■ Quoted passage ■
::::
Implement Get Or Create | Scaling Postgres 328

In this episode of Scaling Postgres, we discuss how to implement get or create, mention a new pgBouncer version, how to alter default privileges, and performing six degrees of separation with Postgres.

Content Discussed

YouTube Video

Podcast Audio

Transcript

It's interesting, how a lot of Application Frameworks have features that work great on small data sizes, but kind of fall apart once you start getting larger data sizes, particularly when you're working with an ORM that has certain features. One of those features is something like rails finding create. So you want to find a record, but then if it isn't there, go ahead and create it for me. Well, our first blog post talks about that and how to make it more efficient and less harmful to postgres in general, particularly if you have a highly active database or just larger in size. But I hope you, your friends, family and coworkers continue to do well.

Our first piece of content “How to Get or Create in PostgreSQL” and the subtitle is “And why it is so easy to get wrong”. This is from Hakibenita.com. now forewarning, this is a super long blog post and if you read it, you'll probably spend 15-20 minutes on it. Probably. And as another indication, any blog post with a table of contents you know is going to be quite long as well. So he's basically talking about how to efficiently implement the getting of a record, and if it's not there, go ahead and creating it and returning that value. So in his example, he's using a Tags table and he goes through many different implementations, seeing where they fall down, what problems they potentially cause, etcetera. The first objective he wants is for it to be item potent. In other words, be able to run the command and it shouldn't error out. So if you try to insert a value that already exists, you're going to run into an error compared to when you normally just try to insert something. So to get item potency, the function does a SELECT and then if it found some data, it returns it. If not, it inserts the data along with RETURNING function and that gets returned. So that gives you item potency. But now you've essentially created a Race condition potentially where a different process trying to SELECT and INSERT the same thing could run into an error. And he lists that case right here. So then maybe you could do some exception handling and that will help prevent the Race condition. But depending on how fast things are happening, you could be causing a lot of bloat in your system. So this exception method basically generates bloat. He then tried some sub statements, basically do a select within your insert statement, but that is still subject to erase condition, meaning it doesn't support concurrency very well. So finally gets to the thing that that I was thinking he was going to be talking about is doing an on conflict to do nothing when doing an insert, because that way you can always just tell it to insert something, and if it already exists it will just not give you an error. So it's item potent in that respect, and it helps to avoid bloat as well.

But the thing he didn't like about ON CONFLICT DO NOTHING is that the returning clause only returns data which was inserted, that data that which was changed. So he said, hey, maybe instead of do nothing, I'll do an update and just set the ID to itself so I get both results that are returned, even though one or both of them may not be inserted. But he calls this section taking a wrong turn because of course now you're essentially bloating your system again, and there's got to be an index on that ID. So no more heap only tuple updates. Then he has another consideration is that avoiding schema changes, because the thing about on conflict do nothing is that it does need some sort of unique constraint to do that, but he wondered if he could do it without the unique constraint, although the benefit of the unique constraint is it gives you an index to make things more efficient for large datasets. So he decided into using merge instead of insert on conflict, do something like do nothing, and using the merge command he was able to achieve the same results, and it can do it without having a unique constraint on the table. Although the point of the tags is you want them to be unique, so you still do want a unique constraint on the tags. As well, the index will really help with quick lookups to make sure there are no duplicates when you're looking to insert new tags. So I guess I don't really see it as a detriment right now, particularly if you have larger database. But as you can tell, this is a very comprehensive blog post examining different ways some paths worked out better than others on building a GET or CREATE implementation in postgres and making it item potent, supporting concurrency without race conditions, avoiding bloat and being flexible on constraints. But if you want to learn more, definitely check out this blog post.
::::
■ Record list ■
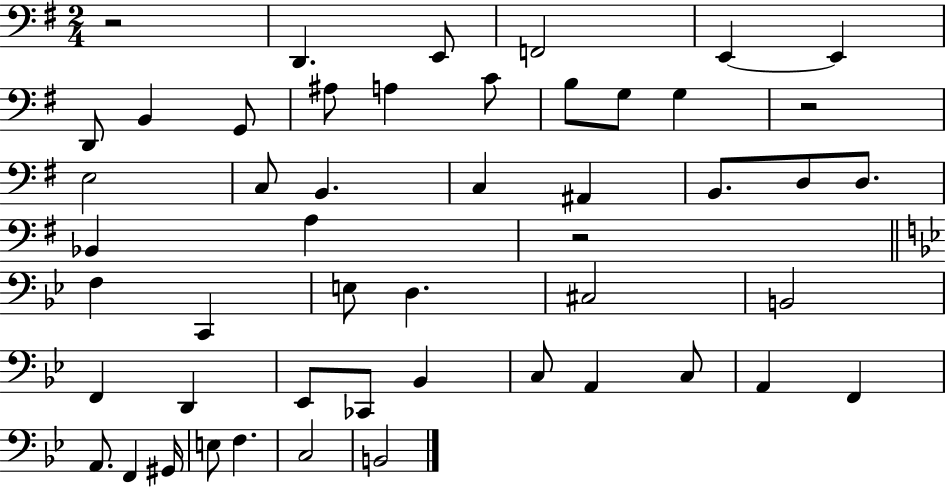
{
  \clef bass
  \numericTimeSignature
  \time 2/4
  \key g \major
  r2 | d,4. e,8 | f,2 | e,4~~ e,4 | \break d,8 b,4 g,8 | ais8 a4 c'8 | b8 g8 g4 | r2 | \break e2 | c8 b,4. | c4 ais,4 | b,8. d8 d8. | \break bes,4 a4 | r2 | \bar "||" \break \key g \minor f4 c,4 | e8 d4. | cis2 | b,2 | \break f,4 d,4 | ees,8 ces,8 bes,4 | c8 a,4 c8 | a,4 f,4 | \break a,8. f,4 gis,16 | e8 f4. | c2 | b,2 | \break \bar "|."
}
::::
■ Task 1 ■
Rewrite the Scaling Postgres episode transcript from "Implement Get Or Create |" to "separation with Postgres.", replacing "Postgres" with "PostgreSQL".
■ Task 2 ■
Translate this sentence from the Scaling Postgres transcript into French: "So in his example, he's using a Tags table and he goes through many different implementations, seeing where they fall down, what problems they potentially cause, etcetera."
■ Task 3 ■
Go on with the Scaling Postgres episode transcript, starting after its final sentence.

■ Final answer 1 ■
Implement Get Or Create | Scaling PostgreSQL 328

In this episode of Scaling PostgreSQL, we discuss how to implement get or create, mention a new pgBouncer version, how to alter default privileges, and performing six degrees of separation with PostgreSQL.

■ Final answer 2 ■
Ainsi, dans son exemple, il utilise une table Tags et passe en revue de nombreuses implémentations différentes, en montrant où elles échouent, quels problèmes elles peuvent causer, etc.

■ Final answer 3 ■
Next piece of content is a very quick one that “PgBouncer 123.1” is released. The reason is because of two fixes that were implemented due to crashes that were happening with the most recent version 1.23. So if you've recently installed that, you're going to probably want to install this patched version to avoid any kind of crash issues. And you can see the name of this release is “everything is put back in order”. So just basically a bug fix release. And this is from pgbouncer.org

Next piece of content “Dispelling Myths About PostgreSQl Default Privileges”. This is from percona.com and the purpose of alter default privileges is that when you do a grant statement, it just affects existing objects like you want to grant select on a table. It only works for tables that are in existence, whereas if you alter the default privileges for tables, you can say this particular user should have select access to any new table created. And he has an example here where as a postgres user he created a schema, granted usage on that schema to a user, created a new table, and then it had the others who try to select it and it fails because the default privileges have not been changed. You can grant a select on that table to that user and now can use it, but how you can fix this so any new tables will allow that user access as you need to run the command ALTER DEFAULT PRIVILEGES. And in this case he runs the command ALTER DEFAULT PRIVILEGES in the schema test, grant the SELECT on all tables to the given user. Now when a new table is created, that user can now SELECT from it because it has the privileges, a separate grant was not necessary. But the problem comes in what if another type of user creates a table in that same schema and then that user tries to access it? Well, they get a permission denied as well. The reason being because there's another clause you will need to add to the ALTER DEFAULT PRIVILEGES to enable objects created by a user so other users can read it. And so that is ALTER DEFAULT PRIVILEGES in schema test, same as before, but you say FOR ROLE obj_creator in this case is the name of the user, GRANT SELECT on all tables to this user. So it's that for role you need to specify to make sure that any objects created by this creator role will still allow that user to access them. And in addition he shows some other examples of commands that in addition to granting SELECT, INSERT UPPDATE, DELETE on tables, you can also grant usage on types or execute on functions, or select some sequences. And finally he wraps up with showing how to look at the current default privileges and how they're set using the “ddp” command as well as a specific query you can run to get all this information in a more readable way. But if you want to learn more, definitely check out this blog post.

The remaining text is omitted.